Spatial relation data →
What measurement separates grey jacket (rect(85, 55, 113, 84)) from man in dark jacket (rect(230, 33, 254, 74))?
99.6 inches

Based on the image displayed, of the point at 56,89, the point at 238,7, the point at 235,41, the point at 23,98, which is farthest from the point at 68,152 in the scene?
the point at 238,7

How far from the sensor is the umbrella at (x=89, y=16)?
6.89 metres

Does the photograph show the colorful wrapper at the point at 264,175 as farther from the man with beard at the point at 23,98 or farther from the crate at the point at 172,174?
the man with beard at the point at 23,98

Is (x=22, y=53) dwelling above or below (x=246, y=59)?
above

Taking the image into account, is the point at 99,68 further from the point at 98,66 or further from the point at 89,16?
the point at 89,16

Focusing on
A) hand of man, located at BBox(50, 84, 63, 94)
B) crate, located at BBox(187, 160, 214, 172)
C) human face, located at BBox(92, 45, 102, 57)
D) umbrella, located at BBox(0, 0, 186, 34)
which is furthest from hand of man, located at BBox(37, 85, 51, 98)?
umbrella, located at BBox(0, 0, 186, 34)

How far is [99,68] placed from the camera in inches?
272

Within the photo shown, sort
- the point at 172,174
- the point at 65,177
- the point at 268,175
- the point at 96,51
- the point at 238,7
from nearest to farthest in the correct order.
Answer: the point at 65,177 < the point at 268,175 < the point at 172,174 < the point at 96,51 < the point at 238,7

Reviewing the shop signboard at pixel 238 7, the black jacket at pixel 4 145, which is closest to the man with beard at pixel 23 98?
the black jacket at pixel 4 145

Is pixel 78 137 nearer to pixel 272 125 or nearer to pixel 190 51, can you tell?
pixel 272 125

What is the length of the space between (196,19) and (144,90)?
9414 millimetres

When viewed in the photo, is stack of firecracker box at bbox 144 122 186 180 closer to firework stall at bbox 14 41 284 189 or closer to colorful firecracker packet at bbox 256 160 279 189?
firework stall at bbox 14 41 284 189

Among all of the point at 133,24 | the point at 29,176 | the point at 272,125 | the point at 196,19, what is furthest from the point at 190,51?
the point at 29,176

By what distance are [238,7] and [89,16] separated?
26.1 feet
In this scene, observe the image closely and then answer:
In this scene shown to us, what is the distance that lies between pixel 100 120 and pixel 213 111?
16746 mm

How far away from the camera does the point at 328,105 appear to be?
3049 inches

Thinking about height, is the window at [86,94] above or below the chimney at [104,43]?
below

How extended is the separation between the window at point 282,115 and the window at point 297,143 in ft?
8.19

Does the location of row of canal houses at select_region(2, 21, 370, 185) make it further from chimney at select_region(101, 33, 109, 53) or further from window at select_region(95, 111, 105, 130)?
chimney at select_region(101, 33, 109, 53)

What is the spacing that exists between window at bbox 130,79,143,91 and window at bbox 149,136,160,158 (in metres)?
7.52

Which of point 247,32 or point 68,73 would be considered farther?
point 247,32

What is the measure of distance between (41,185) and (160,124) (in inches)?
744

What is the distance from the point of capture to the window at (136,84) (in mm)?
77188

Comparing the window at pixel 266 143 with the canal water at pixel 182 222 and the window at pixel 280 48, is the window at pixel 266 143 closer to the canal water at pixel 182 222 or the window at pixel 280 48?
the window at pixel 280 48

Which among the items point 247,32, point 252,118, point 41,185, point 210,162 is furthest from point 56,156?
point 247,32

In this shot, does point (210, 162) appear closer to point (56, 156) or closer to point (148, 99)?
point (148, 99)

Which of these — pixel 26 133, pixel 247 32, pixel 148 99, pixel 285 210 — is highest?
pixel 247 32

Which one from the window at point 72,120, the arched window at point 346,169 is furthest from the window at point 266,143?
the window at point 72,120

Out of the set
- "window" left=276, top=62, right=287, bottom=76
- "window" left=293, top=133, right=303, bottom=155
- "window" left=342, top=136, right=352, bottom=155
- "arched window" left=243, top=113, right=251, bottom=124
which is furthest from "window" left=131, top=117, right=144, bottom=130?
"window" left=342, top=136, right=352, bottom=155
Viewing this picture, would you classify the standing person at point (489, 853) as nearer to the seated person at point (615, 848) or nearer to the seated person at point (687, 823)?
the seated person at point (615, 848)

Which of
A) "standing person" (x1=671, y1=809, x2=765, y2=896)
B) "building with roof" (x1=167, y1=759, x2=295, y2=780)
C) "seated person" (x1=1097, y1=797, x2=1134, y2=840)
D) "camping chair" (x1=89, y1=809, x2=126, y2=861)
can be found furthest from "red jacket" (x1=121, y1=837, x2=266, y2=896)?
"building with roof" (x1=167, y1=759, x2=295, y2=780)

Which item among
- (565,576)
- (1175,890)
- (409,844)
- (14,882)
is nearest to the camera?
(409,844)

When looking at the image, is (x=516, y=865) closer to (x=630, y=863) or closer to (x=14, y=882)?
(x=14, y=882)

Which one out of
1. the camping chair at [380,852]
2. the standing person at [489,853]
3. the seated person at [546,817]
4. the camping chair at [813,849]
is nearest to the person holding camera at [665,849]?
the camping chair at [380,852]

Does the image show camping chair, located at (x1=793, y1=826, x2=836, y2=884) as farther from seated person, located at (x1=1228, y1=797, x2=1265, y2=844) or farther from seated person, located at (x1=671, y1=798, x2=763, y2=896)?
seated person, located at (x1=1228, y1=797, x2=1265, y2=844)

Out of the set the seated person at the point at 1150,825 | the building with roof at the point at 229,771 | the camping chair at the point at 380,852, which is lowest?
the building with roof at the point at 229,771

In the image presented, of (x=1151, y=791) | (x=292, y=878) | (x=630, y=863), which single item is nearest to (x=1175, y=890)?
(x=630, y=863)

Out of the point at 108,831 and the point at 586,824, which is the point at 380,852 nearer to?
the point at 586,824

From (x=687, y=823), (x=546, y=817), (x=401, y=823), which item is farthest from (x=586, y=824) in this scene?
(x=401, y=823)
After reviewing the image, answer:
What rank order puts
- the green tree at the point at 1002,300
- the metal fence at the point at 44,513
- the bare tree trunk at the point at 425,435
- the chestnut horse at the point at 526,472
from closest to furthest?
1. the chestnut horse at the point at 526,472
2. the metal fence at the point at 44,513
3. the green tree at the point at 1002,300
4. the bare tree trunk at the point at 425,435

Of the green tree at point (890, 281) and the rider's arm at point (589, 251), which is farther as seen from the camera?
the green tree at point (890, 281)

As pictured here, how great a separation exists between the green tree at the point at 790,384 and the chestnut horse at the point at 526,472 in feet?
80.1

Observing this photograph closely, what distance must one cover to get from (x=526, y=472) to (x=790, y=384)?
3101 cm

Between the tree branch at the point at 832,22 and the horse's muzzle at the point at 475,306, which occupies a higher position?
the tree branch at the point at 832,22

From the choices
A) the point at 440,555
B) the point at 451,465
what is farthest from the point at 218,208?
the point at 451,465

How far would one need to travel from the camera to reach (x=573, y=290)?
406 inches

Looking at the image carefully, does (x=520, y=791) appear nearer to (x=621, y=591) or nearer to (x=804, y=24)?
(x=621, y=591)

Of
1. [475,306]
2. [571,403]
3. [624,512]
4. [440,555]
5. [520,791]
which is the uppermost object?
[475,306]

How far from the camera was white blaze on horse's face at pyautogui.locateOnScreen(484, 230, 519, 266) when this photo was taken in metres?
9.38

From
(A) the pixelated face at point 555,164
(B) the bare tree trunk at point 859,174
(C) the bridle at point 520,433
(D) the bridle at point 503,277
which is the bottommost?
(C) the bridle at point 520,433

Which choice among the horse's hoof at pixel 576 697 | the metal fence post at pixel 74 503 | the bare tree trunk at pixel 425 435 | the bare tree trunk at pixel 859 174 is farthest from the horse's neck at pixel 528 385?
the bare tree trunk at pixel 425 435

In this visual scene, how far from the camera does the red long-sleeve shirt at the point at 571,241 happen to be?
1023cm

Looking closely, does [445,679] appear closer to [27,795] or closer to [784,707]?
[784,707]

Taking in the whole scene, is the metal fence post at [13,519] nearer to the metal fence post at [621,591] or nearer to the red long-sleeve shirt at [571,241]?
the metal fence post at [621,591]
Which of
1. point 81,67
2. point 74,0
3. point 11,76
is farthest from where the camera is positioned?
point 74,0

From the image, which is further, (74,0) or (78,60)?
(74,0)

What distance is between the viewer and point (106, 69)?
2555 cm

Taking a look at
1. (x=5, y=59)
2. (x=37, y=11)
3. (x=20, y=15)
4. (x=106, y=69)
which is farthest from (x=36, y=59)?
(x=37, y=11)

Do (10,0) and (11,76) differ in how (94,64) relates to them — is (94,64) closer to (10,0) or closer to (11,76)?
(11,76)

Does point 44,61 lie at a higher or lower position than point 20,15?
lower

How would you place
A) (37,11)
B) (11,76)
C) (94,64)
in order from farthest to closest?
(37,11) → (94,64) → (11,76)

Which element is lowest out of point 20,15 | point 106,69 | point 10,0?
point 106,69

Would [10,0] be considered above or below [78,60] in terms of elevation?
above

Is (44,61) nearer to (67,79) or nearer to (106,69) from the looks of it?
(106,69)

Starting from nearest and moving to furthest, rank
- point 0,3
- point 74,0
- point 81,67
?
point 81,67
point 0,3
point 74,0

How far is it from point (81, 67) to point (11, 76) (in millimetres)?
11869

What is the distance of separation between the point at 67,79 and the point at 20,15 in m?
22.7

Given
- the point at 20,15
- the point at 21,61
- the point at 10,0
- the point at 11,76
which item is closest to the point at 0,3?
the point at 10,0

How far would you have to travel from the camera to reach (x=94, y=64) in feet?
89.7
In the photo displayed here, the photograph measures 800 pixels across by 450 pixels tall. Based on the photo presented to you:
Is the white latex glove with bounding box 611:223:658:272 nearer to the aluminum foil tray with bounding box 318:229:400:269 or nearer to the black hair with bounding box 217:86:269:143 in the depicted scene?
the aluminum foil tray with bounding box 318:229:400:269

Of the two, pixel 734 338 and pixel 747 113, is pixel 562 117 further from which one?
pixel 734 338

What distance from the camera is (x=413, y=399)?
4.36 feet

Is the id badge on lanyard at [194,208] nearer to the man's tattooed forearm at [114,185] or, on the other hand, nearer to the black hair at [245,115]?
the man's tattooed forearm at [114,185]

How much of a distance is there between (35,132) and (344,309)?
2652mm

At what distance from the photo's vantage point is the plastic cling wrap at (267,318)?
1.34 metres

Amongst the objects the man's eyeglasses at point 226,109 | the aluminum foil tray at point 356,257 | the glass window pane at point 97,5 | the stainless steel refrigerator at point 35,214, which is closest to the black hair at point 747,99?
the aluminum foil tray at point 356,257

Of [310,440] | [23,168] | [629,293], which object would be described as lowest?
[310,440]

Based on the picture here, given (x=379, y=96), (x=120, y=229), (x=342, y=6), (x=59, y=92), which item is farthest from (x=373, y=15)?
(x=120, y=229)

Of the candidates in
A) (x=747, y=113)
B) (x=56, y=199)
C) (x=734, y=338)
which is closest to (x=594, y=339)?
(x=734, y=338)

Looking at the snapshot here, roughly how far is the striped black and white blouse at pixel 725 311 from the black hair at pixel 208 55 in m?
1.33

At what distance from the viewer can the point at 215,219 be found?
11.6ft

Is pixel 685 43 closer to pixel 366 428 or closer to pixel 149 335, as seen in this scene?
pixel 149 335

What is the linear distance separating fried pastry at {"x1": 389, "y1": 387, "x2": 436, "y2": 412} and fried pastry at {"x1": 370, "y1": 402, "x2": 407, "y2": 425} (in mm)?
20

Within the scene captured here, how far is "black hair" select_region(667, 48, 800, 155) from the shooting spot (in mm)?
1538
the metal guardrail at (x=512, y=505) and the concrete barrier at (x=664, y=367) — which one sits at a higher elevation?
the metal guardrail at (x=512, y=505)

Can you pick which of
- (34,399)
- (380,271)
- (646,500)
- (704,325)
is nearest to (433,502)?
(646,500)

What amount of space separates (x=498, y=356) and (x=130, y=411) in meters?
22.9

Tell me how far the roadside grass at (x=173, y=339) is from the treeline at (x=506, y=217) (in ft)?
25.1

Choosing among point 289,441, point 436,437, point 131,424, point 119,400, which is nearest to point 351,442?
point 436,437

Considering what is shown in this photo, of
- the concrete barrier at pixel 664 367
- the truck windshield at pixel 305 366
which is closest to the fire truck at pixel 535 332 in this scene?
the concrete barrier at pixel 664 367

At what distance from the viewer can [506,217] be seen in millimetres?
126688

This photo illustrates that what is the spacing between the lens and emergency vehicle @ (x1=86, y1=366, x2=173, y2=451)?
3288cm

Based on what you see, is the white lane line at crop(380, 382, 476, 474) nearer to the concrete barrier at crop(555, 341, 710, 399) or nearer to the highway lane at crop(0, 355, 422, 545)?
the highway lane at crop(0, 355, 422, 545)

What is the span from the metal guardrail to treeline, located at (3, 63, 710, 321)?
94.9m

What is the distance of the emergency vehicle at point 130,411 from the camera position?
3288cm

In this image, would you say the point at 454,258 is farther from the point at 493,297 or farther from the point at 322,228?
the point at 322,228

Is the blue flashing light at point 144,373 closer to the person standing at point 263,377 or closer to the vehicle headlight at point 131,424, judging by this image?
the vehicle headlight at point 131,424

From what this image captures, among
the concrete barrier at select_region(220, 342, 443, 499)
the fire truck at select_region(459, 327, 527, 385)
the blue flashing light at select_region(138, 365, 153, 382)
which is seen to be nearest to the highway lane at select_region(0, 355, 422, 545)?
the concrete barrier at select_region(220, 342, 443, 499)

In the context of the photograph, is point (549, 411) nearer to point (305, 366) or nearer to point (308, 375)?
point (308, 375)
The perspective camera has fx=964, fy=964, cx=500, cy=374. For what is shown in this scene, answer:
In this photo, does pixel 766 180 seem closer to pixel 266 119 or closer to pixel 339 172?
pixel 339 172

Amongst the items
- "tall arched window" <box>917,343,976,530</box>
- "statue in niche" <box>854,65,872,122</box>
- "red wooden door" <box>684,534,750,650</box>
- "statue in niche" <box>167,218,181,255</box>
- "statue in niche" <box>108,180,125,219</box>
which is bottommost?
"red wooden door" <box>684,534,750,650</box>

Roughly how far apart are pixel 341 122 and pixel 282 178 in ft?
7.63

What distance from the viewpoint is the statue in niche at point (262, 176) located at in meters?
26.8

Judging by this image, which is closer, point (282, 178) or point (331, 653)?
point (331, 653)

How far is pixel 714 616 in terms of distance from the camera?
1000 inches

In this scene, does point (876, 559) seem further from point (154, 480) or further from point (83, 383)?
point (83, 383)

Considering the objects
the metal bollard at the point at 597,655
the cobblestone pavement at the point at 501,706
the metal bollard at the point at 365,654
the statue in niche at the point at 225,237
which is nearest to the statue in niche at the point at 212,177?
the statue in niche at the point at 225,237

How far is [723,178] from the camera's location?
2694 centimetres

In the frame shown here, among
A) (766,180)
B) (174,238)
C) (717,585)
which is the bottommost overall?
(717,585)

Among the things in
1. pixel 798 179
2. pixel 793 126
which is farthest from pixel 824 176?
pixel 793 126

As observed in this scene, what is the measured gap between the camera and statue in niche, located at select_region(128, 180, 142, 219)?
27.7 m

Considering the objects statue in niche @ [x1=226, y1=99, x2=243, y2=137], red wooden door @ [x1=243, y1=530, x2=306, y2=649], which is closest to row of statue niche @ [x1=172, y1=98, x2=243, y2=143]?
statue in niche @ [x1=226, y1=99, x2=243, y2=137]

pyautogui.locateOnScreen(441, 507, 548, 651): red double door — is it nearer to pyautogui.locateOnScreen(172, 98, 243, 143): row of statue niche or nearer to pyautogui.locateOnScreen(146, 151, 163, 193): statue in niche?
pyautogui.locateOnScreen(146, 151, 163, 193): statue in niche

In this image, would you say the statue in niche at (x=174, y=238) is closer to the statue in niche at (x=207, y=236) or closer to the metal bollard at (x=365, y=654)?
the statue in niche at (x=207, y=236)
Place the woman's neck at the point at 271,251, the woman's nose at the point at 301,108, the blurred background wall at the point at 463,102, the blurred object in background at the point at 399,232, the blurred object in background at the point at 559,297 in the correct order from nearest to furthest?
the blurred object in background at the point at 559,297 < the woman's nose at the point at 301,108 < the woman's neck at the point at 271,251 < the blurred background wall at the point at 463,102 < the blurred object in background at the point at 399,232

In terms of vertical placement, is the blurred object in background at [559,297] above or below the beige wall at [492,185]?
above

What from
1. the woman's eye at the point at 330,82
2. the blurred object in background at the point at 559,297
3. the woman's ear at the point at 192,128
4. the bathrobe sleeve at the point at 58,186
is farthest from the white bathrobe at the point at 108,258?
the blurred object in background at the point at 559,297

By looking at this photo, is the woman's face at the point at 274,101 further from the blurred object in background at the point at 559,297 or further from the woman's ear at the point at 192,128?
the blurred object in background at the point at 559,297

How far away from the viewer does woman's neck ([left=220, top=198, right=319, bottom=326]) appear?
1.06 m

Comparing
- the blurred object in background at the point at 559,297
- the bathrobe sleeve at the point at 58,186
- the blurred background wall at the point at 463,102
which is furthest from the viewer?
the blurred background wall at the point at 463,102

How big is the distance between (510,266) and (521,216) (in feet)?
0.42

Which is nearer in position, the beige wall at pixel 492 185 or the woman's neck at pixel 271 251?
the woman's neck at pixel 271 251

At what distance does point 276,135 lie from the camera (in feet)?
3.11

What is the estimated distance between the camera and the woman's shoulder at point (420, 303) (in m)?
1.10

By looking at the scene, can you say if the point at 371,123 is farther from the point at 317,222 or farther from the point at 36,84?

REQUIRED TASK →
Beginning at the line that holds "By looking at this", write out word for word each line through the end of the records.

SOLUTION BELOW →
By looking at this photo, is the woman's face at the point at 274,101 further from the blurred object in background at the point at 559,297 or further from the woman's ear at the point at 192,128?
the blurred object in background at the point at 559,297

How far away from the viewer does woman's neck ([left=220, top=198, right=319, bottom=326]) appear?
1.06 m

Comparing
- the blurred object in background at the point at 559,297
- the bathrobe sleeve at the point at 58,186
- the blurred background wall at the point at 463,102
which is furthest from the viewer?
the blurred background wall at the point at 463,102

How big is the distance between (510,266) and (521,216) (in feet)?
0.42

Which is nearer in position, the beige wall at pixel 492 185 or the woman's neck at pixel 271 251?
the woman's neck at pixel 271 251

At what distance does point 276,135 lie from the camera (in feet)?
3.11

What is the estimated distance between the camera and the woman's shoulder at point (420, 303) (in m)?
1.10

By looking at the scene, can you say if the point at 371,123 is farther from the point at 317,222 or farther from the point at 36,84?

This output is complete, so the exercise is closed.